Aim of the task:
Please switch each "Công an" in the records below to "Cảnh sát" and change nothing else. Leave the pictures out of your answer.

━━━━━ Task input ━━━━━

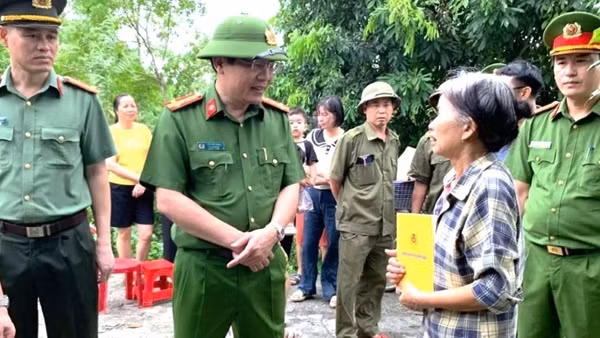 Công an Hà Nam hỗ trợ ngưởi dân dọn dẹp, sửa sang nhà cửa sau bão số 3
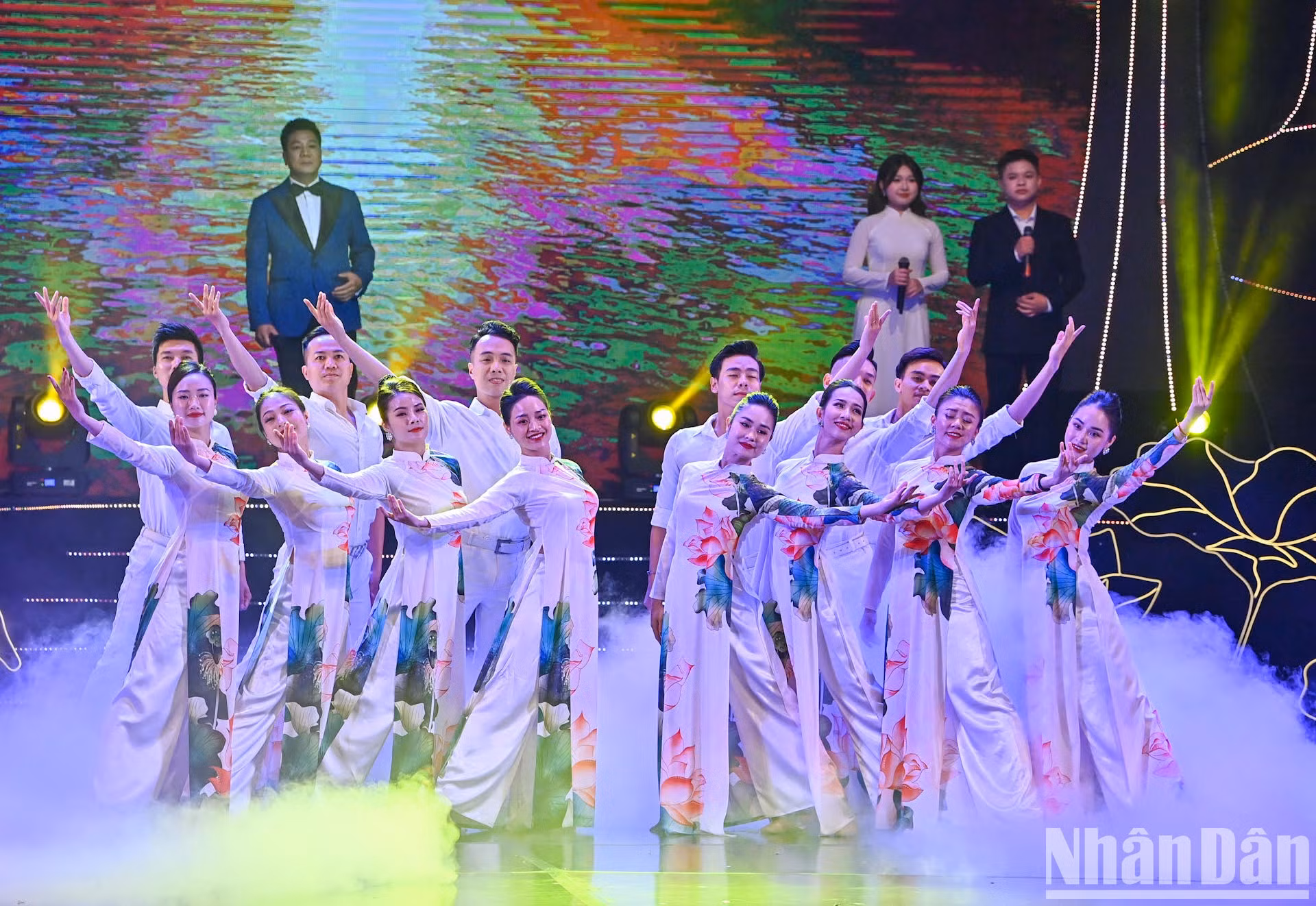 Chương trình nghệ thuật “Vinh quang Tổ quốc Việt Nam” gồm ba chương: Chương 1 Người đi tìm hình của nước; Chương 2 Màu hoa đỏ; Chương 3 Hãy đến với con người Việt Nam tôi, do NSND Quốc Hưng tổng đạo diễn.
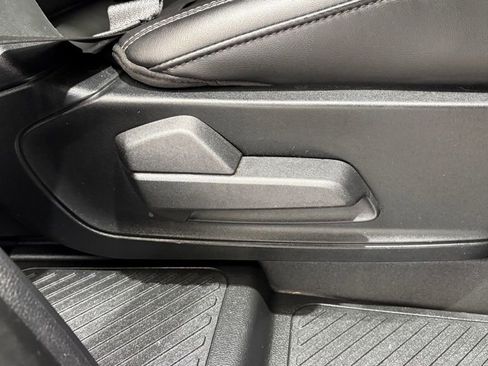 Used 2023 Ford Explorer XLT w/ Equipment Group 202A image 24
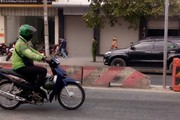 Công an khám xét một căn nhà ở quận 12, điều tra đường dây nghi sử dụng công nghệ cao lừa đảo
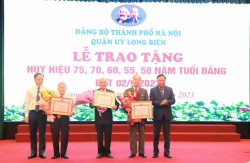 495 đảng viên quận Long Biên được trao tặng Huy hiệu Đảng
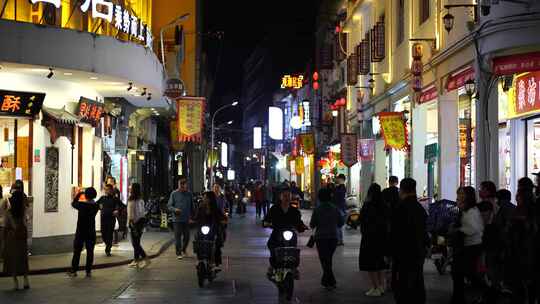 潮州人文牌坊街夜景骑楼街道老街商业街景点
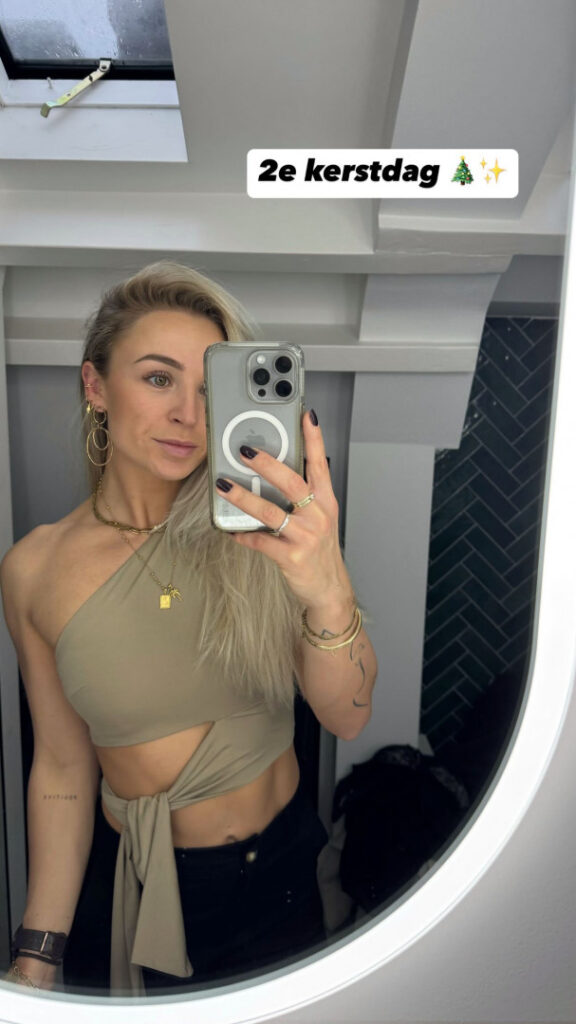 Instagram – Larissa van Meerten – Nude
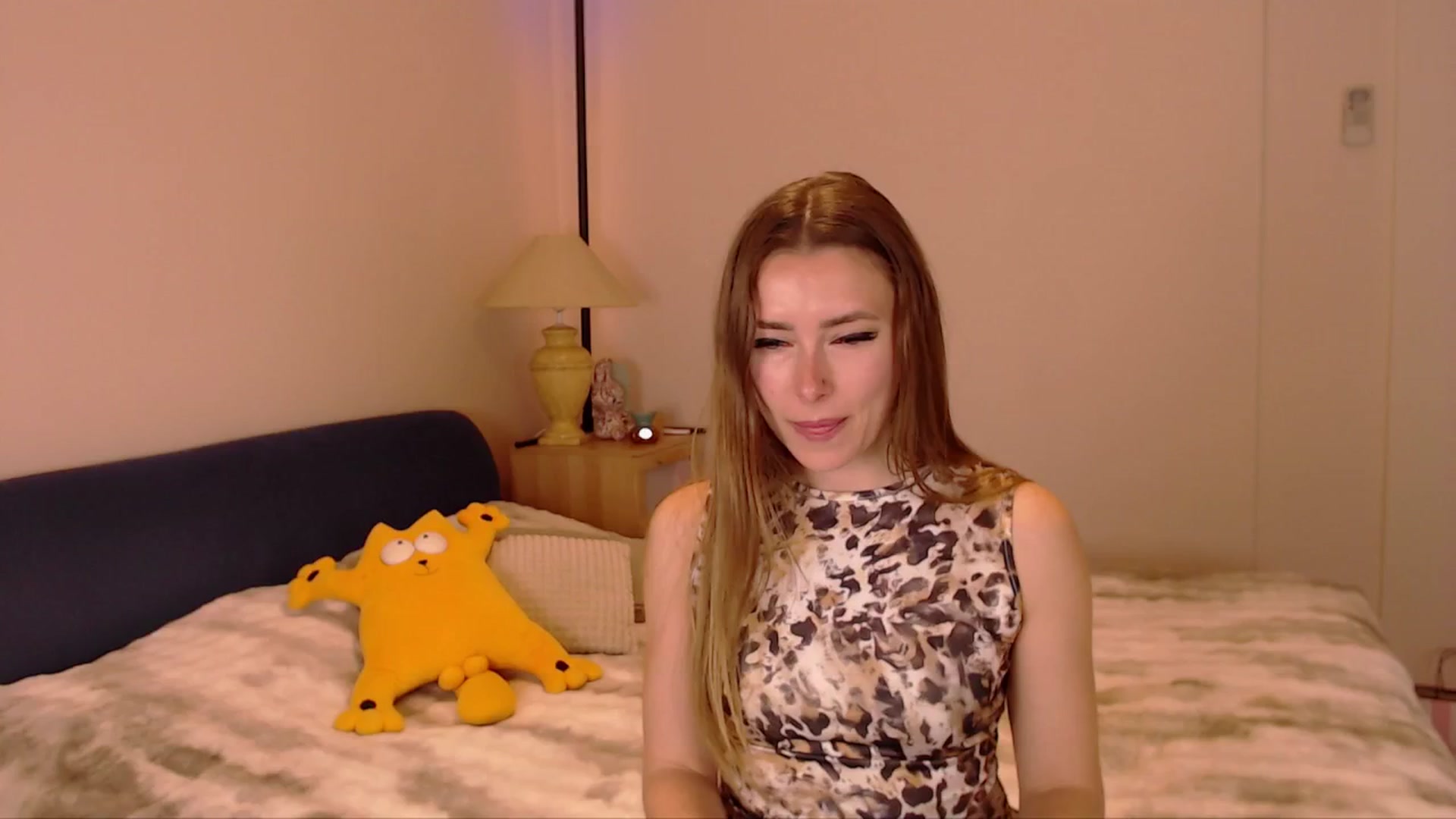 Gallery image thumbnail from SimonsWife's myfreecams stream on, 04/02/2026, 15:02 image 15 of 20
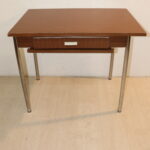 Table en formica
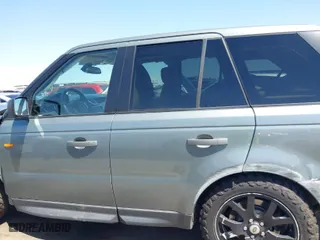 2007 Land Rover Range Rover Sport HSE with VIN SALSK25487A994145, listed as a IAAI auction lot 41987911 with 217,595 mi miles. Bid and sale history available at carsss.com. Image 15.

━━━━━

Output for this task:
 Cảnh sát Hà Nam hỗ trợ ngưởi dân dọn dẹp, sửa sang nhà cửa sau bão số 3
 Chương trình nghệ thuật “Vinh quang Tổ quốc Việt Nam” gồm ba chương: Chương 1 Người đi tìm hình của nước; Chương 2 Màu hoa đỏ; Chương 3 Hãy đến với con người Việt Nam tôi, do NSND Quốc Hưng tổng đạo diễn.
 Used 2023 Ford Explorer XLT w/ Equipment Group 202A image 24
 Cảnh sát khám xét một căn nhà ở quận 12, điều tra đường dây nghi sử dụng công nghệ cao lừa đảo
 495 đảng viên quận Long Biên được trao tặng Huy hiệu Đảng
 潮州人文牌坊街夜景骑楼街道老街商业街景点
 Instagram – Larissa van Meerten – Nude
 Gallery image thumbnail from SimonsWife's myfreecams stream on, 04/02/2026, 15:02 image 15 of 20
 Table en formica
 2007 Land Rover Range Rover Sport HSE with VIN SALSK25487A994145, listed as a IAAI auction lot 41987911 with 217,595 mi miles. Bid and sale history available at carsss.com. Image 15.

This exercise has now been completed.